Andre Stokes, a Newry man who is half-Ukrainian and the son of a local councillor, is doing all he can to help deliver the aid and funds raised in the area to those in need. Since February, he has travelled three times to the Polish border with Ukraine and has brought back to Ireland groups of people seeking a safe haven.

Relatives from near Kyiv have travelled back to the island with Mr Stokes, including those who fled the frontline villages caught up in the initial Russian advance. "People in Newry have been very helpful and given very generously," he said. "Just last night, a Ukrainian woman who lived in this area for 15 years was able to receive some of her relatives and people arrived with supplies, including food and bedding, to her house as they heard.

"We brought a convoy back with us, among whom were children needing treatment and others following in a car, back the full way across the continent."

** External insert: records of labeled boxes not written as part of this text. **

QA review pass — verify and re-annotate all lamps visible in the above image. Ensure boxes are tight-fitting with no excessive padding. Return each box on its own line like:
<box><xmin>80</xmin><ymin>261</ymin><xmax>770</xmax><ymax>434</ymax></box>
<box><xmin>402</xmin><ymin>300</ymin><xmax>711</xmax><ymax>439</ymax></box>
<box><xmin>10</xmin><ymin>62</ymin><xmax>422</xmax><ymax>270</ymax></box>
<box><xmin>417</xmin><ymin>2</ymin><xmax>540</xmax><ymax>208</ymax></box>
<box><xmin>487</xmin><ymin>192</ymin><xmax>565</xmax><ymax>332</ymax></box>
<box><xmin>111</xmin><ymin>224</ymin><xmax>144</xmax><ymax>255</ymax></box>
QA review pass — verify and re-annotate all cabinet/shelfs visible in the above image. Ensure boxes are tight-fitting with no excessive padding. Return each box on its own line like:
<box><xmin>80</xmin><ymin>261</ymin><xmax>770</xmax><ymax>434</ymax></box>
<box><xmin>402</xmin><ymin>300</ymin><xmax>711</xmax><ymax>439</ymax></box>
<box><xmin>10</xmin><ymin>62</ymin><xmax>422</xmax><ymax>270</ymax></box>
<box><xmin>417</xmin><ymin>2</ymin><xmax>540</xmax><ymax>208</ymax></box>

There is a growing realisation as the conflict has continued that many of those forced out of Ukraine are in for a long haul outside their homeland.

"On an individual basis, people are starting to get settled," observes Mr Stokes. "The children are already attending school, younger people are going to find employment and they are far away from home as part of what is now a big Ukraine diaspora."

For Mr Bobkov, the craftsman's future lies in his hands and his hopes for his son. "We have been through fire and have lost much from our lives but I am not complaining," he said. "We are wanting to settle here and get my son into school. I am grateful to Ireland and this is very much where my family will, in time, find its new life and something to live for again."